Nous pouvons également souhaiter conserver et accentuer notre place dans la société. En effet, avec les bouleversements que nous connaissons dans nos vies quotidiennes, nous avons plus que jamais besoin de sécurité et notre qualité d’officier public et ministériel retrouve tout son sens, tant en termes de sécurité juridique qu’en notre qualité de tiers de confiance. Formons le souhait du réflexe du recours au commissaire de justice.

Enfin, pour ne citer que ceux-là, souhaitons à cette jeune profession de grandir en ne faisant qu’un, tout en additionnant les compétences de nos deux anciennes professions.

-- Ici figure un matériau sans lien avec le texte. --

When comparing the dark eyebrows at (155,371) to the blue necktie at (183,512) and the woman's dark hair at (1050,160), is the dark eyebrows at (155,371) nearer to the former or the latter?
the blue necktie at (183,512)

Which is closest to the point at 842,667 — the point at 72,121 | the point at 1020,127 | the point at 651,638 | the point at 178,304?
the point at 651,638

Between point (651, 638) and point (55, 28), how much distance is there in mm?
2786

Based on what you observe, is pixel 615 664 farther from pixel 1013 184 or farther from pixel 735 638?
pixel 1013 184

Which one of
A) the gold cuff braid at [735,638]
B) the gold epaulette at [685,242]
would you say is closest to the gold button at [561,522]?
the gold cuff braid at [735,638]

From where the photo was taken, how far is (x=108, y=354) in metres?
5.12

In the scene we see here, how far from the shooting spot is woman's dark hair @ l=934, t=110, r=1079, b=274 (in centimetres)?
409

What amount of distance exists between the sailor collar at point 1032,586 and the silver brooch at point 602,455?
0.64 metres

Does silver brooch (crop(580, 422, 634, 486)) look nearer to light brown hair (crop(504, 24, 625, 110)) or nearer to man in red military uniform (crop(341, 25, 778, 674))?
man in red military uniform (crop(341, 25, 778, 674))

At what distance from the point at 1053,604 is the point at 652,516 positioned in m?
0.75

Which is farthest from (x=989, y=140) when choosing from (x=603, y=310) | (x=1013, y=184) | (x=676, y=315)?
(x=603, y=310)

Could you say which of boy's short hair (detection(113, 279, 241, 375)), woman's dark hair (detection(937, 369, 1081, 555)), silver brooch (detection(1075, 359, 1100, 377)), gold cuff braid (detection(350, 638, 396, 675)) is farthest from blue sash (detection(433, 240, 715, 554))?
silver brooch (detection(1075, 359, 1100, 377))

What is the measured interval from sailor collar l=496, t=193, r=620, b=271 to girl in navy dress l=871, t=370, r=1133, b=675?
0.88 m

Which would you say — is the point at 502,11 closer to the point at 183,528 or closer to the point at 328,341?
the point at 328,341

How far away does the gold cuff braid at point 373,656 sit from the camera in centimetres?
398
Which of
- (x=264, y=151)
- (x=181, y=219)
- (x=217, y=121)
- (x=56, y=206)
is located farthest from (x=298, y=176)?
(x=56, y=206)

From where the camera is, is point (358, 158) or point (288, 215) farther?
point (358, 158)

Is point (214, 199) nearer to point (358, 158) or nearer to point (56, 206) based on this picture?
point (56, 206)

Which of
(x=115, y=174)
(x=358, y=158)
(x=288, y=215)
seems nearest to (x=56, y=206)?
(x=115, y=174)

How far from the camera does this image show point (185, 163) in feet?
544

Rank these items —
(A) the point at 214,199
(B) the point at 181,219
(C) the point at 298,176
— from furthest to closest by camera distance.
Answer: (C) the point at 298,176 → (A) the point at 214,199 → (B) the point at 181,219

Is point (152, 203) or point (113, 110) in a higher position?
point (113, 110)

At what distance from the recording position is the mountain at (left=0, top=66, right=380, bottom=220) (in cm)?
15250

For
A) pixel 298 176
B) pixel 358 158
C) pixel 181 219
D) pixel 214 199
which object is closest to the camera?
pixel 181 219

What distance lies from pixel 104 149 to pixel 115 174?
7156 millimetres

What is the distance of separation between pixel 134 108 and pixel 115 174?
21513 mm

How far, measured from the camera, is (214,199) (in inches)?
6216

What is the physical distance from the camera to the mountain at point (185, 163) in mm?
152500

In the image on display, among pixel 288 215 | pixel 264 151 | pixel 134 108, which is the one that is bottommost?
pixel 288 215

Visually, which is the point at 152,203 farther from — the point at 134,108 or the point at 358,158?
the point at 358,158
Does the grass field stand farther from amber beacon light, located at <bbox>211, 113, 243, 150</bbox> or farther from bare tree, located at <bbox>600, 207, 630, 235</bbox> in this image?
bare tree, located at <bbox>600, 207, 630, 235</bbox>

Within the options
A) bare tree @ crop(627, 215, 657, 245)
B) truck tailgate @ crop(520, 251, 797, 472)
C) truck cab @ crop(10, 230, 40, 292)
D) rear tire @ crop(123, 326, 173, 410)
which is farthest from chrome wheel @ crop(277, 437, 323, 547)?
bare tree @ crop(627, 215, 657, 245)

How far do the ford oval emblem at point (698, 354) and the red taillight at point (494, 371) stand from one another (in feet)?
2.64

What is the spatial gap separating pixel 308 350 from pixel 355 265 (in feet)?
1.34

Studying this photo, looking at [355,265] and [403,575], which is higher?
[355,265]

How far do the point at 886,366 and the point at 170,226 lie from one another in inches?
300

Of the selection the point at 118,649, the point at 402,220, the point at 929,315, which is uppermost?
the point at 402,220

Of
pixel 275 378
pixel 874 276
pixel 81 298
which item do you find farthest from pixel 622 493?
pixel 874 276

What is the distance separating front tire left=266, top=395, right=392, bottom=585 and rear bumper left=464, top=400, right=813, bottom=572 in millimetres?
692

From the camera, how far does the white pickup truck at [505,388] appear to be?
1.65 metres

Souhaitons que ce nouveau-né riche de nos passés respectifs, conserve, valorise et élargisse ces expertises respectives dans une grande profession de l’exécution.

Lexbase Contentieux et Recouvrement : Il va bientôt exister des commissaires de justice spécialisés. Que pensez-vous que le public et les professionnels du droit attendent de la spécialisation ?

Monsieur le Président Benoît Santoire : Dans la foulée de ma précédente réponse, cette spécialisation pourra permettre aux consœurs et confrères déjà en place de se démarquer sans avoir à faire systématiquement référence à leur ancienne profession respective. De même, les futurs candidats pourront faire valoir leur penchant naturel vers l’art ou le droit.

En ce qui concerne les spécialisations propres à l’activité des anciens huissiers de justice, il faut reconnaître qu’en pratique ce métier est très polyvalent, et quasiment tous les consœurs et confrères pratiquent l’ensemble de la palette de nos activités. Mais cette spécialisation voulue par la loi Macron, si elle ne semble pas revêtir un intérêt immédiat pour nos interlocuteurs, doit nous inciter à développer des compétences plus pointues dans tel ou tel secteur en fonction de nos appétences ou de notre localisation géographique. Bien entendu, nous avons intérêt à rester polyvalents pour maintenir le maillage territorial, mais nul doute qu’avec la complexification de certains pans de notre activité, une spécialisation peut nous ouvrir de nouveaux marchés en donnant une garantie supplémentaire à nos interlocuteurs. Cela peut nous inciter, voire nous forcer, à toujours rester à la pointe tant des compétences juridiques que technologiques dans tel ou tel secteur ; et ainsi permettre à cette nouvelle profession d’aller toujours plus haut et toujours plus loin.